Комнаты опустели. Свет ворвался внутрь, словно Этта забрала с собой и наши тени. В задней комнате отец стоит, изучает текст иска, который он подал, как будто перед его собственная вина, и нету ей искупления.
9
О смерти Терезы мы узнали ночью, случайно, и мама тут же, словно по старой привычке, машинально принялась укладывать оба цветных чемодана, но сразу сообразила, что они не нужны. Расстояние от нашего дома до монастыря св. Петра не требует запаса одежды. ”Мы готовы, — сказала мама тем домашним тоном, как в прежние времена, когда мы отправлялись после обеда в кафе ”Вышитая роза”. ”Посмотрю расписание”, — сказал отец в припадке прежней деловитости. Печальная весть настигла нас, когда мы совсем не ожидали ее. Неудивительно — движения тела еще продолжали свой привычный бег по инерции.

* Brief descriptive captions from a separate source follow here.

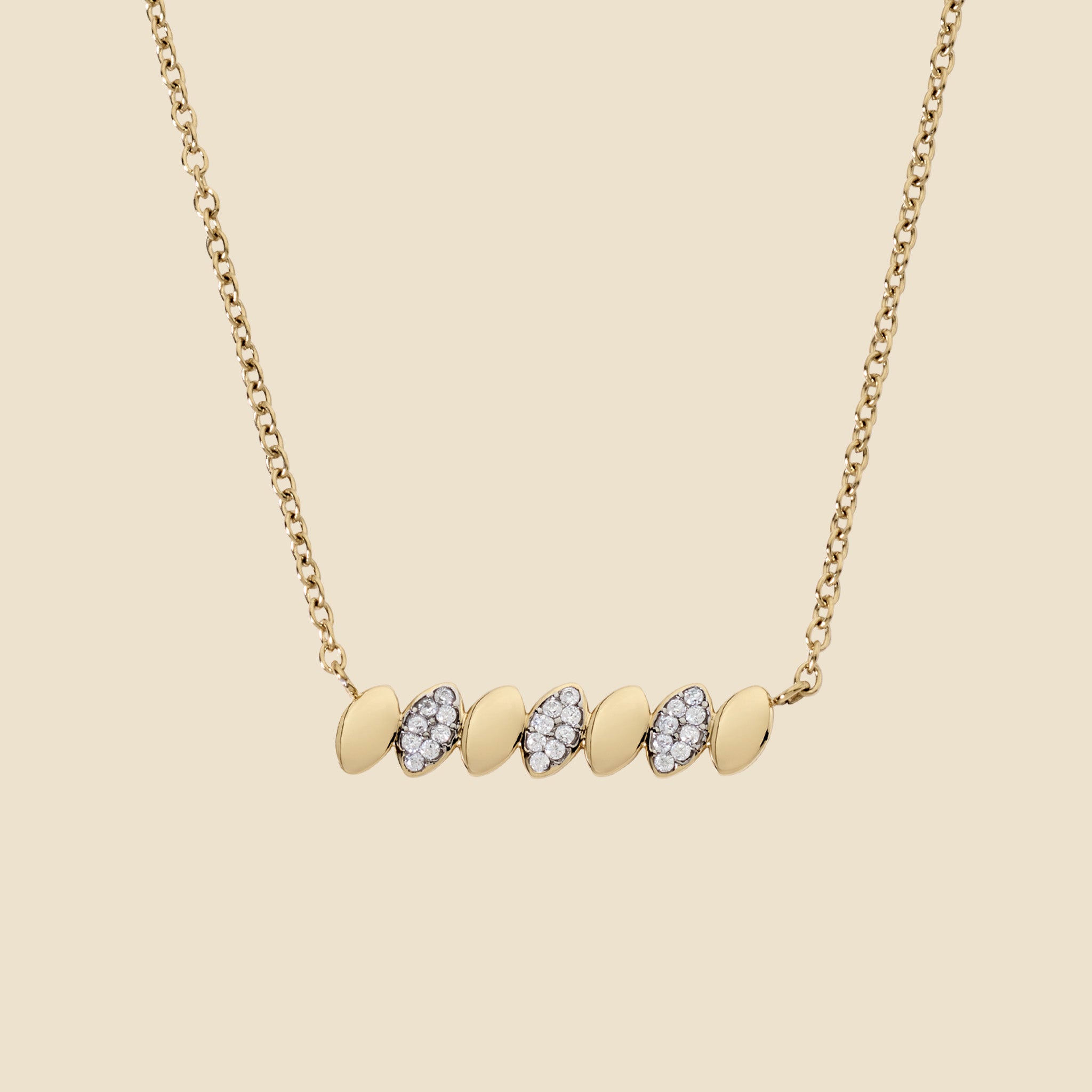 Collier doré - Pétale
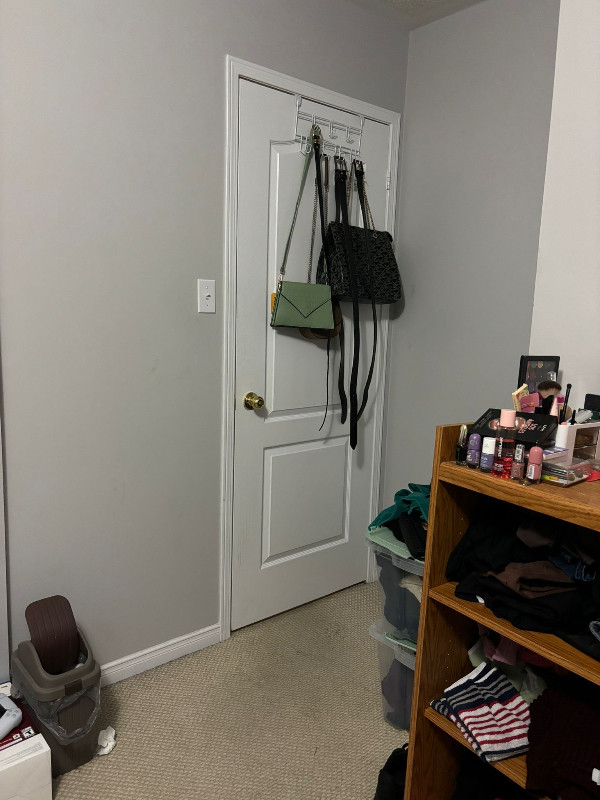 Room for Rent in Room Rentals & Roommates in Mississauga / Peel Region - Image 3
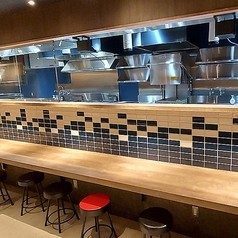 良心的大衆酒場 鶴亀八番 大阪駅前第1ビル店の写真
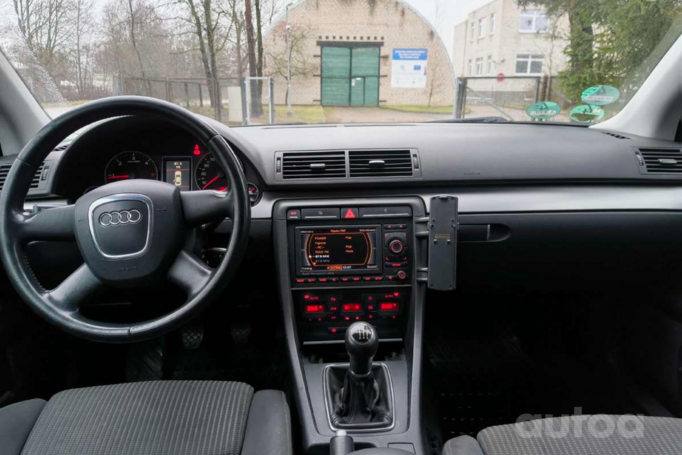 Audi A4 B7 Avant wagon 5-doors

Последние недели письма от Терезы не приходили, и память о ней, на расстоянии владевшая нами, освободила от себя. О ней я больше не думал, только о высоких березах, которые растут в самой середине монастыря. Иногда я воображал, что все еще стою в вестибюле и рассматриваю тусклую картину с розоватым младенцем, реющим на волнах черноты. Но Терезу я не видел больше. Ее образ растворился во мне. И теперь, при печальной вести, ее юное лицо тоже не заблистало передо мной. Одни березы. Словно в них воплотилась ее жизнь.
Хотя мы знали, что поездов в это время нет, мы поехали на станцию. К нам присоединился скульптор Штарк, друг папиной молодости. Мучительные, загадочные духи терзали в то время Штарка, сына еврейки. Убежища от своих невзгод он искал в самых разных местах, и к нам заявился тоже. Высокий, крепкий, с окладистой бородой. Точно сама прочность. На деле — один лишь вид. Вот уже год как он ходит от раввина к раввину, из одного иудейского суда в другой. Раввины не оказали ему радушного приема. Его арийская, мощная внешность лишь возбуждала в них подозрения. ”На что вам эта беда в такое время”, — сказал ему под конец один из раввинов. Его отсылали от одного к другому, но эта волокита лишь разжигала в нем загадочное желание вернуться к родным истокам, истокам матери, которую он обожал, и прилепиться к вере ее, точнее сказать, к вере ее предков.
Отец великодушия не обнаружил, благожелательности не проявил и даже отругал: ”На что вам, Курт, эта беда в такое время. Еврейство, поверьте, не в состоянии ничего дать ни вам, ни мне. Его просто не существует. Оно давно бы исчезло, если б не антисемиты”. Мама в разговор не вмешивалась.
И вот, когда каждый был совершенно поглощен своим, к нам пришла печальная весть. Странным был наш дом в ту ночь. Словно спустился на него густой туман. Мама стояла в дверях. Одетая скудно, обутая в сапоги. Неподобающей обстоятельствам была и деловитость отца. По-видимому, ужасная растерянность погнала его предпринимать какие-то действия. Один скульптор Штарк не растерялся. Он пытался защитить нас обеими своими огромными волосатыми руками.